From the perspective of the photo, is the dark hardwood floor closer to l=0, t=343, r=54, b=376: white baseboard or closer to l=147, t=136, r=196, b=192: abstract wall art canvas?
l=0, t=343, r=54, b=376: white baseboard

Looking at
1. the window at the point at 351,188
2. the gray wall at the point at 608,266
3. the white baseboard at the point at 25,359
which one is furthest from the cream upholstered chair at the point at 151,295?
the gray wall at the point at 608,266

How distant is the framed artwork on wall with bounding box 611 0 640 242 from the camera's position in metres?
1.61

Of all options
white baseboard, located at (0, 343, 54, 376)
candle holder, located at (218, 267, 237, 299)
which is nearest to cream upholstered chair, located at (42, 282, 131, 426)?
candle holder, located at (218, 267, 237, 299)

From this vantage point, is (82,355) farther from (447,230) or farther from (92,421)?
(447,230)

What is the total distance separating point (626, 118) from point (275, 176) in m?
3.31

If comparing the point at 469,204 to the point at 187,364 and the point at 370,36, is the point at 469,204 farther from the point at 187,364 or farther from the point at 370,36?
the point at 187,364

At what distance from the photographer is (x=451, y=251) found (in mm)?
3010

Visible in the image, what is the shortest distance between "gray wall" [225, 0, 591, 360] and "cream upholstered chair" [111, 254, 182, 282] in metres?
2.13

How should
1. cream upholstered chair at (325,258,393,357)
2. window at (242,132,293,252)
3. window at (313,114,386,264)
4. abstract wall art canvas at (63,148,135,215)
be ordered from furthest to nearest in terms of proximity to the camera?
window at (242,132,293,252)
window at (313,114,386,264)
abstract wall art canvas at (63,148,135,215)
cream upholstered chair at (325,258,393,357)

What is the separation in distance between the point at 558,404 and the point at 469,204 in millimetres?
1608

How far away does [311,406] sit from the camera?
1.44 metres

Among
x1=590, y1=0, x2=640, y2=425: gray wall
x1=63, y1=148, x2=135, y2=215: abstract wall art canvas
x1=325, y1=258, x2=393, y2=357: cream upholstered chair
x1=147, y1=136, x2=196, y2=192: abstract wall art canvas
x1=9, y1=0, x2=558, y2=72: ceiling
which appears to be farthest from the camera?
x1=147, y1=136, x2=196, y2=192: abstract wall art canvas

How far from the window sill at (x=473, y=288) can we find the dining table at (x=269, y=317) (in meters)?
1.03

* _Prompt_
Convert every line of the listing above into a Markdown table with the columns Row and Line, numbering the rows in order and leaving out blank lines.

* _Result_
| Row | Line |
|---|---|
| 1 | From the perspective of the photo, is the dark hardwood floor closer to l=0, t=343, r=54, b=376: white baseboard or closer to l=147, t=136, r=196, b=192: abstract wall art canvas? |
| 2 | l=0, t=343, r=54, b=376: white baseboard |
| 3 | Looking at |
| 4 | 1. the window at the point at 351,188 |
| 5 | 2. the gray wall at the point at 608,266 |
| 6 | 3. the white baseboard at the point at 25,359 |
| 7 | which one is furthest from the cream upholstered chair at the point at 151,295? |
| 8 | the gray wall at the point at 608,266 |
| 9 | How distant is the framed artwork on wall with bounding box 611 0 640 242 from the camera's position in metres? |
| 10 | 1.61 |
| 11 | Of all options |
| 12 | white baseboard, located at (0, 343, 54, 376) |
| 13 | candle holder, located at (218, 267, 237, 299) |
| 14 | which is nearest to cream upholstered chair, located at (42, 282, 131, 426)? |
| 15 | candle holder, located at (218, 267, 237, 299) |
| 16 | From this vantage point, is (82,355) farther from (447,230) or farther from (92,421)? |
| 17 | (447,230) |
| 18 | What is the total distance separating point (626, 118) from point (275, 176) in m? |
| 19 | 3.31 |
| 20 | If comparing the point at 469,204 to the point at 187,364 and the point at 370,36, is the point at 469,204 farther from the point at 187,364 or farther from the point at 370,36? |
| 21 | the point at 187,364 |
| 22 | At what distance from the photographer is (x=451, y=251) found (in mm)? |
| 23 | 3010 |
| 24 | Visible in the image, what is the shortest distance between "gray wall" [225, 0, 591, 360] and "cream upholstered chair" [111, 254, 182, 282] in metres? |
| 25 | 2.13 |
| 26 | How should |
| 27 | 1. cream upholstered chair at (325,258,393,357) |
| 28 | 2. window at (242,132,293,252) |
| 29 | 3. window at (313,114,386,264) |
| 30 | 4. abstract wall art canvas at (63,148,135,215) |
| 31 | be ordered from furthest to nearest in terms of proximity to the camera? |
| 32 | window at (242,132,293,252) |
| 33 | window at (313,114,386,264) |
| 34 | abstract wall art canvas at (63,148,135,215) |
| 35 | cream upholstered chair at (325,258,393,357) |
| 36 | What is the separation in distance between the point at 558,404 and the point at 469,204 in millimetres? |
| 37 | 1608 |
| 38 | How far away does [311,406] sit from the camera? |
| 39 | 1.44 metres |
| 40 | Among |
| 41 | x1=590, y1=0, x2=640, y2=425: gray wall |
| 42 | x1=63, y1=148, x2=135, y2=215: abstract wall art canvas |
| 43 | x1=325, y1=258, x2=393, y2=357: cream upholstered chair |
| 44 | x1=147, y1=136, x2=196, y2=192: abstract wall art canvas |
| 45 | x1=9, y1=0, x2=558, y2=72: ceiling |
| 46 | which appears to be farthest from the camera? |
| 47 | x1=147, y1=136, x2=196, y2=192: abstract wall art canvas |
| 48 | How far from the window sill at (x=473, y=288) can we find the dining table at (x=269, y=317) (in meters)? |
| 49 | 1.03 |